*Task requirements:* Below are some records. Write out the line that contains "ImagesCA4SENAY-Christian Camargo" and all lines after it, exactly, but not the pictures.

--------------------

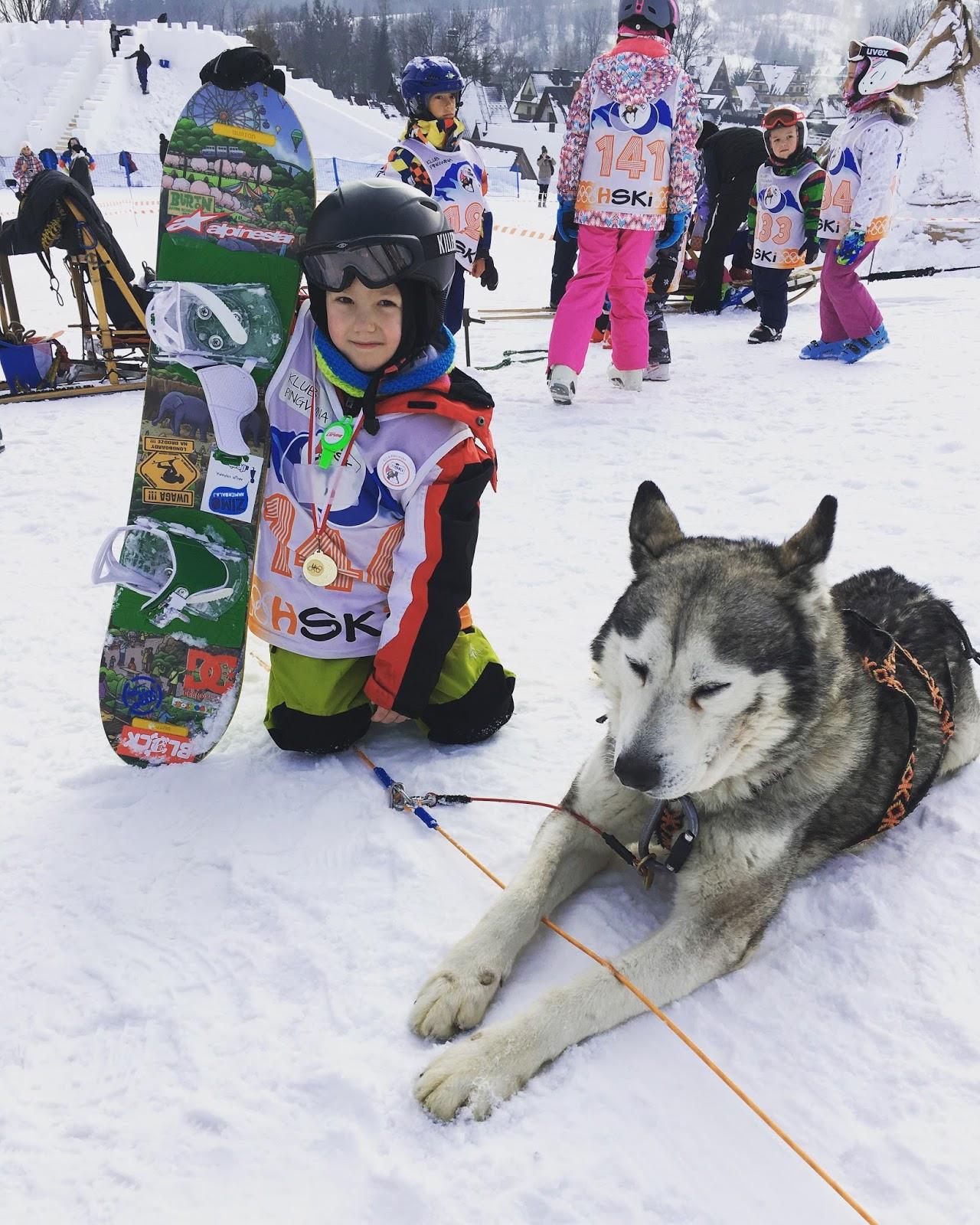 dobór sprzętu snowboardowego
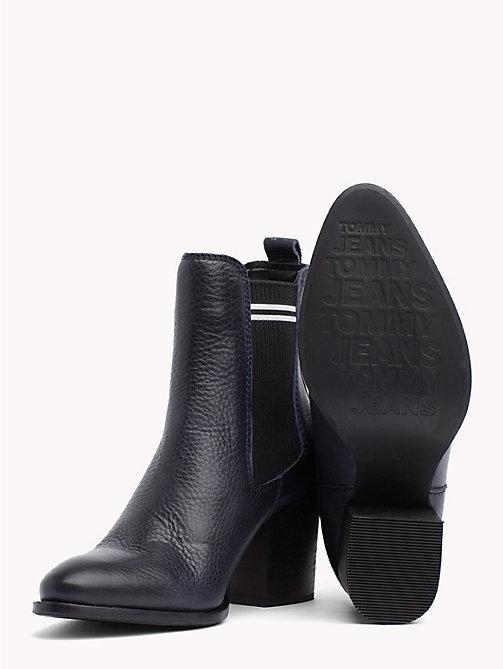 TOMMY JEANS Stripe High Heel Chelsea Boots - MIDNIGHT - TOMMY JEANS Shoes & Accessories - detail image 1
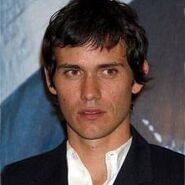 ImagesCA4SENAY-Christian Camargo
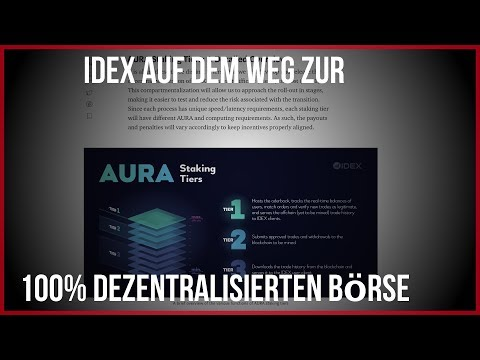 IDEX auf dem Weg zum dezentralisierten Exchange | 100% Ausschüttung der Tradingegbühren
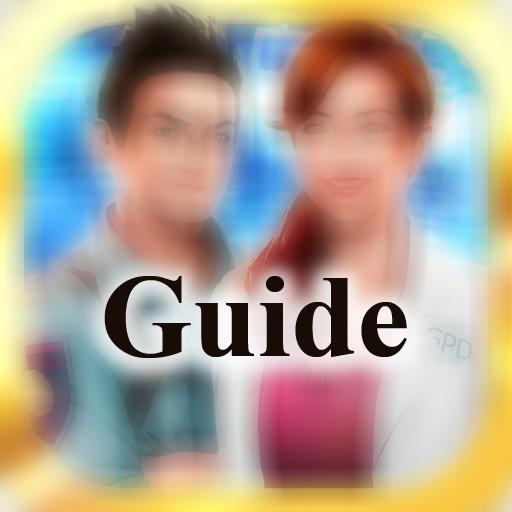 Guide Criminal Case (game)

--------------------

*Solution to this problem:*
 ImagesCA4SENAY-Christian Camargo
 IDEX auf dem Weg zum dezentralisierten Exchange | 100% Ausschüttung der Tradingegbühren
 Guide Criminal Case (game)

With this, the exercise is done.